### What the exercise asks
Transcribe all of the entries that follow verbatim, leaving the pictures out of your answer.

-- Task input start --

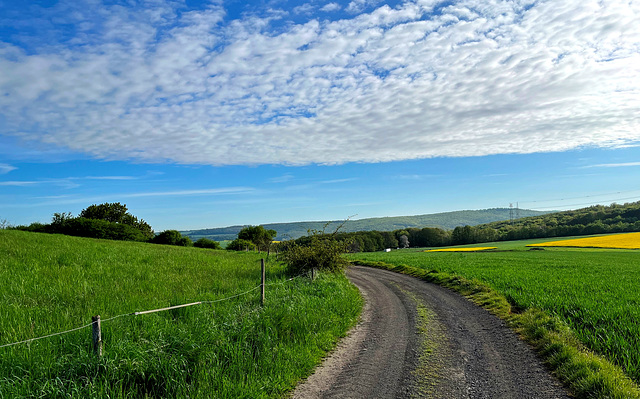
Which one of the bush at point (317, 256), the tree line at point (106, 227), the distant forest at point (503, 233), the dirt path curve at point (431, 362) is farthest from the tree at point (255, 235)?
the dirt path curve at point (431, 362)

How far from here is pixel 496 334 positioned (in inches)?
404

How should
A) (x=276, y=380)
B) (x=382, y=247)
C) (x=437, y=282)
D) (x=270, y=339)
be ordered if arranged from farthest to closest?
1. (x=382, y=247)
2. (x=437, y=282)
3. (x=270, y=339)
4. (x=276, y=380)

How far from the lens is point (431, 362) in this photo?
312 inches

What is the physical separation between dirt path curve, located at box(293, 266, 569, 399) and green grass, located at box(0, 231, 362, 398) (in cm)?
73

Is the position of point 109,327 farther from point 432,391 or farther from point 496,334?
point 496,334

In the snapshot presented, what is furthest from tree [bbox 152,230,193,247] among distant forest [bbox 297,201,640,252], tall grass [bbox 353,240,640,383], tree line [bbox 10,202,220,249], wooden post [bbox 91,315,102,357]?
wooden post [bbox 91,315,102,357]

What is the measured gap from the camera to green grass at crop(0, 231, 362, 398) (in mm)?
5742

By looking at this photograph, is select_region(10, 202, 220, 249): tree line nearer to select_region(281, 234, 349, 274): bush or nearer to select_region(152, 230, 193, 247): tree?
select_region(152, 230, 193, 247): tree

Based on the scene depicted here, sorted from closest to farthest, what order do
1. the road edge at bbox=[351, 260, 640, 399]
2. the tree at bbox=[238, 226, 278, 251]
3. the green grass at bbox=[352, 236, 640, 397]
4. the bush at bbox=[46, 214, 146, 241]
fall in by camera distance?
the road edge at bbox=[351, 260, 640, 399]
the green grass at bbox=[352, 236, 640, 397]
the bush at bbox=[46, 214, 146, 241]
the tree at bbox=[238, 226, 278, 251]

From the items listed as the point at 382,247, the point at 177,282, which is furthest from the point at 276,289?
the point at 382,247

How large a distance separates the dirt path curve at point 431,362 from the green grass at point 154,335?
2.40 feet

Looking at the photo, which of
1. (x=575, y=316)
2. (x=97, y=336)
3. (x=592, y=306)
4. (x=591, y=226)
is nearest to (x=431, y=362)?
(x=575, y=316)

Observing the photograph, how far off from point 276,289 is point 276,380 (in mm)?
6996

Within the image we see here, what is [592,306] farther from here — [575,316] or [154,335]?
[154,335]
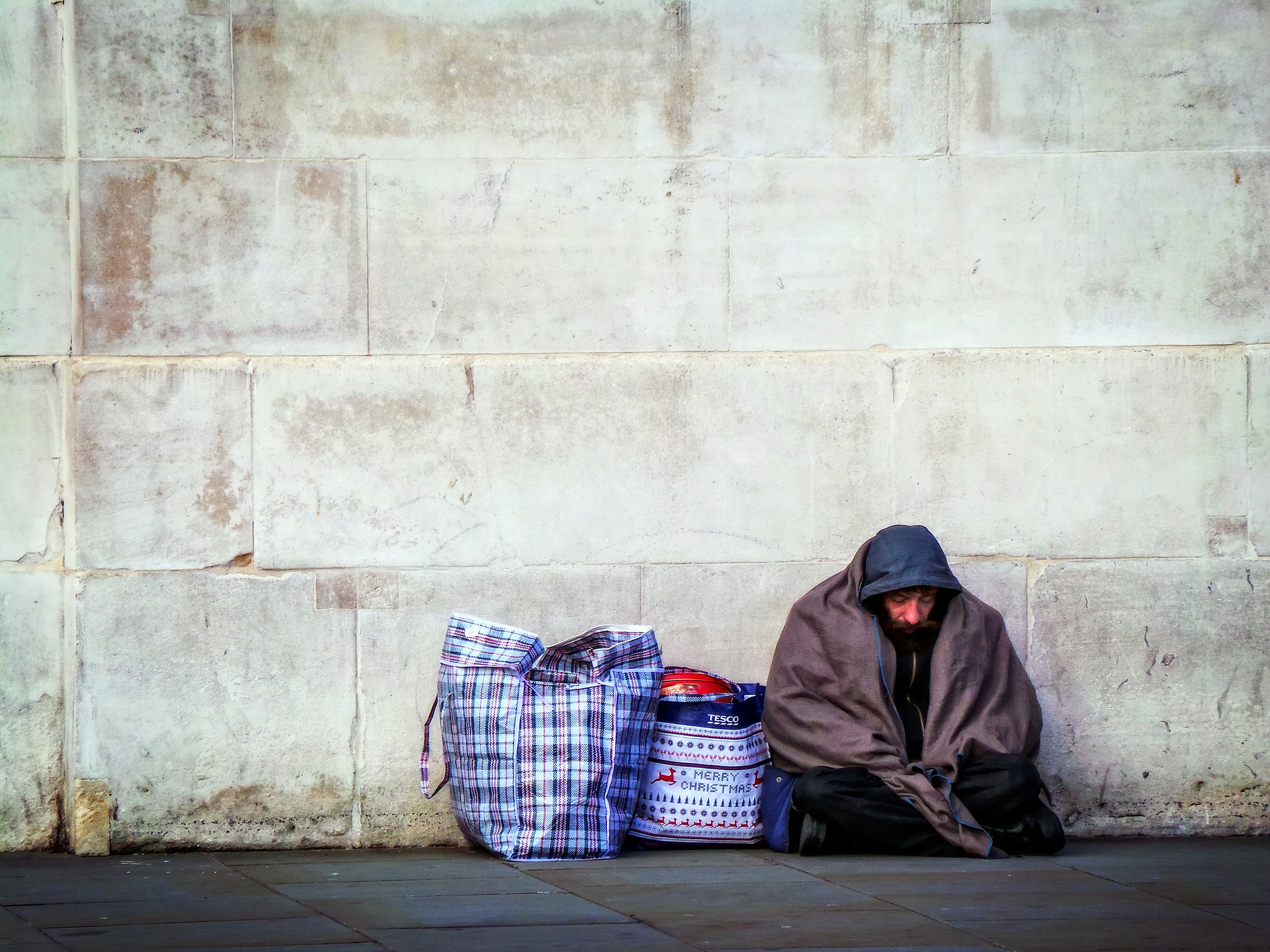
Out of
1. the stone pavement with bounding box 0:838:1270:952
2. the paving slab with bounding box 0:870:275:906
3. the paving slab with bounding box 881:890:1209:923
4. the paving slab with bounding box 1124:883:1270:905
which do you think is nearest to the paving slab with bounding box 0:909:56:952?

-- Task input end --

### Exercise output
Which one of the bush at point (317, 256), the tree line at point (106, 227), the distant forest at point (503, 233), the dirt path curve at point (431, 362) is farthest from the tree at point (255, 235)?
the dirt path curve at point (431, 362)

How far from here is pixel 496 334 positioned (in inches)?
404

How should
A) (x=276, y=380)
B) (x=382, y=247)
C) (x=437, y=282)
D) (x=270, y=339)
be ordered if arranged from farthest to closest?
1. (x=382, y=247)
2. (x=437, y=282)
3. (x=270, y=339)
4. (x=276, y=380)

How far from the lens is point (431, 362) in this photo?
312 inches

What is the physical separation between dirt path curve, located at box(293, 266, 569, 399) and green grass, located at box(0, 231, 362, 398) (in cm)?
73

Is the position of point 109,327 farther from point 432,391 or farther from point 496,334?
point 496,334

In the snapshot presented, what is furthest from tree [bbox 152,230,193,247] among distant forest [bbox 297,201,640,252], tall grass [bbox 353,240,640,383], tree line [bbox 10,202,220,249], wooden post [bbox 91,315,102,357]?
wooden post [bbox 91,315,102,357]

What is the measured gap from the camera to green grass at crop(0, 231, 362, 398) (in mm)?
5742

By looking at this photograph, is select_region(10, 202, 220, 249): tree line nearer to select_region(281, 234, 349, 274): bush or nearer to select_region(152, 230, 193, 247): tree?
select_region(152, 230, 193, 247): tree

Based on the scene depicted here, sorted from closest to farthest, what order do
1. the road edge at bbox=[351, 260, 640, 399]
2. the tree at bbox=[238, 226, 278, 251]
3. the green grass at bbox=[352, 236, 640, 397]
4. the bush at bbox=[46, 214, 146, 241]
fall in by camera distance?
the road edge at bbox=[351, 260, 640, 399]
the green grass at bbox=[352, 236, 640, 397]
the bush at bbox=[46, 214, 146, 241]
the tree at bbox=[238, 226, 278, 251]

From the items listed as the point at 382,247, the point at 177,282, which is furthest from the point at 276,289?
the point at 382,247

How large a distance separates the dirt path curve at point 431,362 from the green grass at point 154,335?
2.40 feet

Looking at the photo, which of
1. (x=575, y=316)
2. (x=97, y=336)
3. (x=592, y=306)
4. (x=591, y=226)
is nearest to (x=431, y=362)?
(x=575, y=316)

Observing the photograph, how far off from point 276,289 is point 276,380 (in mm)?
6996

Within the image we see here, what is [592,306] farther from here — [575,316] or [154,335]?
[154,335]
Out of
1. the stone pavement with bounding box 0:838:1270:952
2. the paving slab with bounding box 0:870:275:906
3. the paving slab with bounding box 881:890:1209:923
4. the paving slab with bounding box 1124:883:1270:905
which do you think is nearest to the paving slab with bounding box 0:909:56:952?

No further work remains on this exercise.